La « Carte particulière des Environs de Paris » est le fruit d’une initiative de Colbert qui, en 1668, chargea l’Académie Royale des Sciences de réaliser des cartes de France plus précises que celles existantes.
Cette carte est la première application réalisée à partir d’une triangulation en France. Les premiers essais sont réalisés en Île-de-France. Sous la direction de deux académiciens, de l’Académie Royale des Sciences, Gilles Personne de Roberval et Jean-Félix Picard, l’ingénieur David du Vivier dirige les relevés.
Cette carte est basée sur les travaux géodésiques de Jean Picard, qui avait effectué des relevés dès 1669 pour mesurer un arc de méridien terrestre entre Malvoisine (78) et Sourdon-Amiens (80).
Ces relevés furent ensuite élargis pour inclure la région parisienne, permettant ainsi la création de cette carte d’une précision inédite. La carte s’étend de Mantes à la Ferté-sous-Jouarre et de Pont-Sainte-Maxence à Milly, à l’échelle de 1/86 400, et mesure 180 x 126 cm.

La carte ne comporte pas de limites administratives et ne représente pas les voies de communication. Villes, bourgs et villages, rivières et forêts sont signalées ; le relief est esquissé.

Réalisée par l’Académie Royale des Sciences en 1674 et gravée sur cuivre par François de La Pointe en 1678, cette carte, publiée en neuf planches entre 1671 et 1678, marque une avancée significative dans la cartographie française.
Préfigurant la célèbre carte du royaume de France élaborée par les quatre générations de la famille Cassini, cette oeuvre achevée en 1784, s’inscrit dans un contexte où Louis XIV attira en France Jean-Dominique Cassini, un astronome d’origine italienne, en 1671. La collaboration de Cassini avec l’Académie Royale renforça les fondements de la cartographie moderne.

 

 

2. Les cartes minéralogiques du BP

De même que certaines périodes de l’histoire de la Terre, telles que le Carbonifère et le Crétacé, ont été nommées en référence à des formations géologiques caractéristiques associées à des ressources naturelles exploitées par l’Homme (vastes dépôts de charbon pour le Carbonifère, dépôts de craie pour le Crétacé), la première carte géologique éditée en France fut en réalité une « carte minéralogique ». Conçue dans une logique d’exploitation des ressources naturelles, elle avait pour objectif principal de dresser un inventaire des réserves minières et coquillières du pays.

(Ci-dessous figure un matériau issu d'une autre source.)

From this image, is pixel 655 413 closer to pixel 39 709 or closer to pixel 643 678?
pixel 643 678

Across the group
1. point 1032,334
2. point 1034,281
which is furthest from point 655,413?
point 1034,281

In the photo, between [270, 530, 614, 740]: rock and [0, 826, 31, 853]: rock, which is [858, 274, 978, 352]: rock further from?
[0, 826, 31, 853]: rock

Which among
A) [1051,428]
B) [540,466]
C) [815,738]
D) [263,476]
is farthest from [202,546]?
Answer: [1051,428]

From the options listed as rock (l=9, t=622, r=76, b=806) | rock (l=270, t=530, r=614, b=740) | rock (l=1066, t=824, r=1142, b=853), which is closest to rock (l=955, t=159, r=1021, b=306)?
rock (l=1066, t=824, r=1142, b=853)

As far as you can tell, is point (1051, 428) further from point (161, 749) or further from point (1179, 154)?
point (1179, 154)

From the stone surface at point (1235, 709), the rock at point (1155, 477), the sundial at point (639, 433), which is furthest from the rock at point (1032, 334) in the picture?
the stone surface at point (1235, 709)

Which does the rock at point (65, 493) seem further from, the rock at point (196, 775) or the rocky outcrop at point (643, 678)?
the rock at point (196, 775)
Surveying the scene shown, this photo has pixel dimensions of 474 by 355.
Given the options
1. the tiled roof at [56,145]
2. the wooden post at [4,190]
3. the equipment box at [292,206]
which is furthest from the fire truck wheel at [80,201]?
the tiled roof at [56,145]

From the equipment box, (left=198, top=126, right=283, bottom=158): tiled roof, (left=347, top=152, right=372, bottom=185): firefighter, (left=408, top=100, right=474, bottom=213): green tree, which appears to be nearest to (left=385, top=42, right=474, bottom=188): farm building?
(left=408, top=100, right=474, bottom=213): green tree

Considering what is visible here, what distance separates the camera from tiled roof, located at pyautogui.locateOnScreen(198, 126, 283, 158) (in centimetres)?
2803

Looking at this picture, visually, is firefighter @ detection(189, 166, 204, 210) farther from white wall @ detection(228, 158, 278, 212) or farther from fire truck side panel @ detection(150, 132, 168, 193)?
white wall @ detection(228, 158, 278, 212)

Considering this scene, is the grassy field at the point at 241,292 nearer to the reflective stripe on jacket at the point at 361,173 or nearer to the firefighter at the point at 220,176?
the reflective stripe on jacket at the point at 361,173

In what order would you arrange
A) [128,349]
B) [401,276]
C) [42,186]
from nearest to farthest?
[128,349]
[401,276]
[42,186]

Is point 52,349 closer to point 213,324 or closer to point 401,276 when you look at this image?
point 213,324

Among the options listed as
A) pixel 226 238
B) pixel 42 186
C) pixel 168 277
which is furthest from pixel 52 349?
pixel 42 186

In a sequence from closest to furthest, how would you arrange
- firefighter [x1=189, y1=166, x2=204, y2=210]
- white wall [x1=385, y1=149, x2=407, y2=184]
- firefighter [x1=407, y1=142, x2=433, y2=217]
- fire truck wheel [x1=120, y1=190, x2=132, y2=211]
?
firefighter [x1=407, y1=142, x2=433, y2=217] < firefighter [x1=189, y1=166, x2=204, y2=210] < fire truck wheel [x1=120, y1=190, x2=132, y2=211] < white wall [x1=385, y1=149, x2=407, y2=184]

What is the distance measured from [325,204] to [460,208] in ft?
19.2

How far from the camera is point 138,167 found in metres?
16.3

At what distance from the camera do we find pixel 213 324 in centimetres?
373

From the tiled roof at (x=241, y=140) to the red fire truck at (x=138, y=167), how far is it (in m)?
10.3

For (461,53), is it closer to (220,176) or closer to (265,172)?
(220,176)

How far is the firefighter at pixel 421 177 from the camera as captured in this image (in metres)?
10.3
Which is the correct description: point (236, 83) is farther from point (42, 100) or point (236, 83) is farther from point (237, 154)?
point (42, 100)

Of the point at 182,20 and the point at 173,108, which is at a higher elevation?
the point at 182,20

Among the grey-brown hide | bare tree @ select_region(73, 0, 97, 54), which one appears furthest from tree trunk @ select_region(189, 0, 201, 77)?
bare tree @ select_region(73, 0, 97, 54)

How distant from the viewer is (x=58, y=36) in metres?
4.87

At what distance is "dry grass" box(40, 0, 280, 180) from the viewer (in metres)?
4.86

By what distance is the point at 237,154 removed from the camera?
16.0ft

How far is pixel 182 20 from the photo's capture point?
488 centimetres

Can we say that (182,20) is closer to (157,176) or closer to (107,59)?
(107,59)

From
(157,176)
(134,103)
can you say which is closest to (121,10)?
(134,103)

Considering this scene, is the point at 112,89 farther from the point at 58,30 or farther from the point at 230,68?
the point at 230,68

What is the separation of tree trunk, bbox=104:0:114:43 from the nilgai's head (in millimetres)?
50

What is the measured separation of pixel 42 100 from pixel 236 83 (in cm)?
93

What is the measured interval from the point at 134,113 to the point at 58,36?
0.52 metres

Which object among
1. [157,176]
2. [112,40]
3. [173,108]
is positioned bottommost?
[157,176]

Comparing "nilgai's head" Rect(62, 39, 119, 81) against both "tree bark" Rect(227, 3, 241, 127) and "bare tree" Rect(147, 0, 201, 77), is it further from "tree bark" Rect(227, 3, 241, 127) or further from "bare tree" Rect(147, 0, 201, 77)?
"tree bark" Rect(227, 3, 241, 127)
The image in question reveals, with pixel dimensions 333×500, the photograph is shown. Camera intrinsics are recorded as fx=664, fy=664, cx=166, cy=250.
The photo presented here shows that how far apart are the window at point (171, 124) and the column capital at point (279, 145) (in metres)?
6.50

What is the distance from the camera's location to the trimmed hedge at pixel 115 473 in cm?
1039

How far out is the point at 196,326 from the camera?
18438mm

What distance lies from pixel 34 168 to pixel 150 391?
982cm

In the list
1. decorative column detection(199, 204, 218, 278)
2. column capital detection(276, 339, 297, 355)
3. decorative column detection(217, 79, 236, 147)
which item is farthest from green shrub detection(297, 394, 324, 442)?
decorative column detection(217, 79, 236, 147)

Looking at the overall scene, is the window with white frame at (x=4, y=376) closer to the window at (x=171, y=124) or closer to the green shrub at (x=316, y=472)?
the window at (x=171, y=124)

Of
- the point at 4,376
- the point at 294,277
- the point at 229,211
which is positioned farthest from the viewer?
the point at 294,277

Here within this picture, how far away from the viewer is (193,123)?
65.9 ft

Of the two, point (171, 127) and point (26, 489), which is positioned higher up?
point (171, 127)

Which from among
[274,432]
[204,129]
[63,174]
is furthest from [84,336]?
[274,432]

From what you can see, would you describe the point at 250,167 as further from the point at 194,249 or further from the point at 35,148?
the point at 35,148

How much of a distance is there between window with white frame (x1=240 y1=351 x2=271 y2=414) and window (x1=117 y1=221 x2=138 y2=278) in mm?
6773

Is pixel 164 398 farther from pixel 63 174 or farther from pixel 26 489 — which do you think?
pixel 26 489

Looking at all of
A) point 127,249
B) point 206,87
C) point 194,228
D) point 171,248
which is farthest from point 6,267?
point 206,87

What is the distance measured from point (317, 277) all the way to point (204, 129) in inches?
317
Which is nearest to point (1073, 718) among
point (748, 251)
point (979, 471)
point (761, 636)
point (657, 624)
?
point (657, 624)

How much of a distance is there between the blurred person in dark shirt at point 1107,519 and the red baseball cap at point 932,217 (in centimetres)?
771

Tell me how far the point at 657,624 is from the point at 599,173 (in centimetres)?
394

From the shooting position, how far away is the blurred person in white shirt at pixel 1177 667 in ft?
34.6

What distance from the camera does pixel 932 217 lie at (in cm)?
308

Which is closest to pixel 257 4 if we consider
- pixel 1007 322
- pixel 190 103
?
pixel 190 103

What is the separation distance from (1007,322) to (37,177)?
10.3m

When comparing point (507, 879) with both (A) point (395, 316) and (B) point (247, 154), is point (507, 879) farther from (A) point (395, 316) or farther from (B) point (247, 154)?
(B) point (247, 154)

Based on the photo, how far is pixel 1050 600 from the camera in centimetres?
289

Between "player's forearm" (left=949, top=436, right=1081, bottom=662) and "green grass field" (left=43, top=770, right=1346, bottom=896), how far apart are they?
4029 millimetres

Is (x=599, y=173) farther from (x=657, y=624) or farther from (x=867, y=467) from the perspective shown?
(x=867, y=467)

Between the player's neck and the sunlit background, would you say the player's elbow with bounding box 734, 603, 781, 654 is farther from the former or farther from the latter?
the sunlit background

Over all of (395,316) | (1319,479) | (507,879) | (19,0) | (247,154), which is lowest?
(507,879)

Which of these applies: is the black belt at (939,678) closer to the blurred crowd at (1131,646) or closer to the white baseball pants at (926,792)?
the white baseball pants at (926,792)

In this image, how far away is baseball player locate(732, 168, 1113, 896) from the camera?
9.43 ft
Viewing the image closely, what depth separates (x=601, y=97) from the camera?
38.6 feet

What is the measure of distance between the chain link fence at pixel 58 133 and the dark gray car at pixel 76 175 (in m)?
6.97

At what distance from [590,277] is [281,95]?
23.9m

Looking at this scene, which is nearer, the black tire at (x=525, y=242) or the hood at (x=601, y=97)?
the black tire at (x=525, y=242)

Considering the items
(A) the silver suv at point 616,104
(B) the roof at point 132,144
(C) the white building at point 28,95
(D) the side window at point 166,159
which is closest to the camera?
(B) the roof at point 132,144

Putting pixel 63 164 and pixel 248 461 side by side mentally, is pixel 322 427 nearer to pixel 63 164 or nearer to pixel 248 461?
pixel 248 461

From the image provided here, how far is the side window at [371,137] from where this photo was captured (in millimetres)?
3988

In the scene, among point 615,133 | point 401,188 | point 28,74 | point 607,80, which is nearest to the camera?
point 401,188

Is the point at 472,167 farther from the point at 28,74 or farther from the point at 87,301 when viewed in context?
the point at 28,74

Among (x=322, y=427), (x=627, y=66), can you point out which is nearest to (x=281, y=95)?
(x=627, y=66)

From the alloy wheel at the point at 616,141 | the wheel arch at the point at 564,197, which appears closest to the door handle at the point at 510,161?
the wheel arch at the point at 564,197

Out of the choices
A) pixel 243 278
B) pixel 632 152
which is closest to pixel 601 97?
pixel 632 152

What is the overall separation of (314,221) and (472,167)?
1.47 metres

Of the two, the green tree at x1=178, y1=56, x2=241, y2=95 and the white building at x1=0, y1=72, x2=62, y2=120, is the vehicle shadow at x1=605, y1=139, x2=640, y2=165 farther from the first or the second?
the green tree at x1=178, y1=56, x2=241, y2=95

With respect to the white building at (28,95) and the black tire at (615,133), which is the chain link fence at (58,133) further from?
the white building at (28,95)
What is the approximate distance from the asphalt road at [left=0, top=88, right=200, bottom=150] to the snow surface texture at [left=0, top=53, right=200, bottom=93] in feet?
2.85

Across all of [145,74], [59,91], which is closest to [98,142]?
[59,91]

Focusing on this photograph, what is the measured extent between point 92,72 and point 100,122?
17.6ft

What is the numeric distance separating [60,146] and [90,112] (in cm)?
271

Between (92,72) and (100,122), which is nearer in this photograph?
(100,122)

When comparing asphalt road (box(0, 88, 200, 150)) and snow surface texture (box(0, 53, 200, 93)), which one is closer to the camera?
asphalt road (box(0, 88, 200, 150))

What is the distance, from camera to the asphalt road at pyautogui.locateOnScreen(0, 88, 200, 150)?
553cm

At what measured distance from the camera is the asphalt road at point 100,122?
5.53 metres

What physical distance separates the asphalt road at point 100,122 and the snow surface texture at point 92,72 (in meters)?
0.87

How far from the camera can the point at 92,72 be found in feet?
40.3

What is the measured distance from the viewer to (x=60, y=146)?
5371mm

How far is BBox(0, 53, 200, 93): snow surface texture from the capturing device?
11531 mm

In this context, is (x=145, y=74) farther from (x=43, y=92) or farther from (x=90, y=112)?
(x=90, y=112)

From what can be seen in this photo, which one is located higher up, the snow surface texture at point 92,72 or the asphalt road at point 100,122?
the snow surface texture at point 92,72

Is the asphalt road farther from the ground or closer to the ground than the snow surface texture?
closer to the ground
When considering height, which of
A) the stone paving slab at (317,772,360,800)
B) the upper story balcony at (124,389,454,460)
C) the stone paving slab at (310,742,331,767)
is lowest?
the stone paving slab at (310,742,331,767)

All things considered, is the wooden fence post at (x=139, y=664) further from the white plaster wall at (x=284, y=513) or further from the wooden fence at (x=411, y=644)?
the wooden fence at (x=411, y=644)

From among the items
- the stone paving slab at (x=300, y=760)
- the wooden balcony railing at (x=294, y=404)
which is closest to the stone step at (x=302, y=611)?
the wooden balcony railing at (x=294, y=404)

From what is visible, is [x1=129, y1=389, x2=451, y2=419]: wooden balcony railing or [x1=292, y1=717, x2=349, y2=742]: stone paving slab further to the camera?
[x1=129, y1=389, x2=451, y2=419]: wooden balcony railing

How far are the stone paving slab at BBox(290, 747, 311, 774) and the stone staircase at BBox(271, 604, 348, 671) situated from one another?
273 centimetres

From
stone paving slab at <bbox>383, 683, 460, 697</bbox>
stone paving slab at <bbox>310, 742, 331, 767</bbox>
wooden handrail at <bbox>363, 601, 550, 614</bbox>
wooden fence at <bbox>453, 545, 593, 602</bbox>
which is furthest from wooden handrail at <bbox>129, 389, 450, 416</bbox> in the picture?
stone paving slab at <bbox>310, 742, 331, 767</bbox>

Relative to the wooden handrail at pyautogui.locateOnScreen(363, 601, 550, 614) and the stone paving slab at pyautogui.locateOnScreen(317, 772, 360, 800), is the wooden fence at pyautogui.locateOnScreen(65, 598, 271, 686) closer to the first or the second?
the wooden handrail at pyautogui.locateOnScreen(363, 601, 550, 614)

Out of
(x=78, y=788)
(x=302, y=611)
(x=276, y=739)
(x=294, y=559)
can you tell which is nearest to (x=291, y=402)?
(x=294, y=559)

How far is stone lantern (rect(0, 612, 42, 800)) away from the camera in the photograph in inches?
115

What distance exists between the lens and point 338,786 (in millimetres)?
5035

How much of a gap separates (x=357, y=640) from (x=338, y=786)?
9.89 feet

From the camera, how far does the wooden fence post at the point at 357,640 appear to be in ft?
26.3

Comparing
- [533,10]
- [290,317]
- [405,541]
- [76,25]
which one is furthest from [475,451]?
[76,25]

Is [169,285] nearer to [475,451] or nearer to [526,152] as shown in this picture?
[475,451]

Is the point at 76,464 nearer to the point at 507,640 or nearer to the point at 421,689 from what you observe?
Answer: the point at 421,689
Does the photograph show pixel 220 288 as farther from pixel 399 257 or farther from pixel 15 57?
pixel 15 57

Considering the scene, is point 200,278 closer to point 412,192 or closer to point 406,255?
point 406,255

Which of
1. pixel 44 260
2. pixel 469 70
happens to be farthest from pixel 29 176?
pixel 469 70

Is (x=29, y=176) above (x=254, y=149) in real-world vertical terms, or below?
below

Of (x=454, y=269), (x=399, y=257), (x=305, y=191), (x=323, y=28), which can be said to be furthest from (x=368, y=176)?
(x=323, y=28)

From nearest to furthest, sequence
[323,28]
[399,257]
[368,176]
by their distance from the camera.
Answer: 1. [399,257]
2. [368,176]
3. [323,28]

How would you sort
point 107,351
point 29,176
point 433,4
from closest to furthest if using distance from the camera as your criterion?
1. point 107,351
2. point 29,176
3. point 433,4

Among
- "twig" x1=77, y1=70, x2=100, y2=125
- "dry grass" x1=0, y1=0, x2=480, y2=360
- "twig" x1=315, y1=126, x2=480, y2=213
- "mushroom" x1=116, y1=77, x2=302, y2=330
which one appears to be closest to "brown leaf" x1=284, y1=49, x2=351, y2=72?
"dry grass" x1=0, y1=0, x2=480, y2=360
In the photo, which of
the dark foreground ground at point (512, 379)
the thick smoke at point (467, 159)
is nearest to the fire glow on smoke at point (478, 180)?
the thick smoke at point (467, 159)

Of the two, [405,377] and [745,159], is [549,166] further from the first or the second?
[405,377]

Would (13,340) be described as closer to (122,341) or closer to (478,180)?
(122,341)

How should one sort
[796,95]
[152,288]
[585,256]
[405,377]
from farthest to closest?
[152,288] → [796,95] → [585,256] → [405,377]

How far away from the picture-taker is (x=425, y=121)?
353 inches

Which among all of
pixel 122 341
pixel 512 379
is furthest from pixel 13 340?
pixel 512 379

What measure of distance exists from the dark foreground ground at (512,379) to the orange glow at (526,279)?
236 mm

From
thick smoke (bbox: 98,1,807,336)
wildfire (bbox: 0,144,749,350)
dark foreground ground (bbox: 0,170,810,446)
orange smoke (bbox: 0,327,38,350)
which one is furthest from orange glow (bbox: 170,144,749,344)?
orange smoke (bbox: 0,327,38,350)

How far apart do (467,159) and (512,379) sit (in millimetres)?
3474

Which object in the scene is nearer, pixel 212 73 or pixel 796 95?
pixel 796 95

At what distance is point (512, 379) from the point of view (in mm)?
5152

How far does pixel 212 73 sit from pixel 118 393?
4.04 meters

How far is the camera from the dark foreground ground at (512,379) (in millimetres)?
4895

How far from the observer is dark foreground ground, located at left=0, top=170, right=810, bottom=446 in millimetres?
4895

Sous l’impulsion de Jean-Étienne Guettard (1715-1786), naturaliste natif d’Étampes et assistant de Réaumur dès 1741, la cartographie géologique moderne prend naissance. Réaumur, fervent partisan d’une démarche empirique et d’enquêtes de terrain, convaincu que la science doit être utile à l’État et à la société, initie Guettard à l’étude du monde minéral et lui ouvre les portes de son vaste cabinet d’histoire naturelle. Ce cadre stimulant permet à Guettard de développer un travail novateur qui culmine, en 1746, avec la publication du « Mémoire et carte minéralogique où l’on voit la nature et la situation des terreins qui traversent la France et l’Angleterre ». Cette carte, œuvre pionnière pour son époque, est souvent considérée comme la première carte géologique jamais publiée et marque un jalon dans l’histoire des sciences.

Dès la fin du XVIIe siècle, quelques auteurs désireux d’établir un inventaire des gisements de roches, minerais et minéraux exploités (mines et carrières) proposaient de compléter les listes de localités par une localisation sur une carte.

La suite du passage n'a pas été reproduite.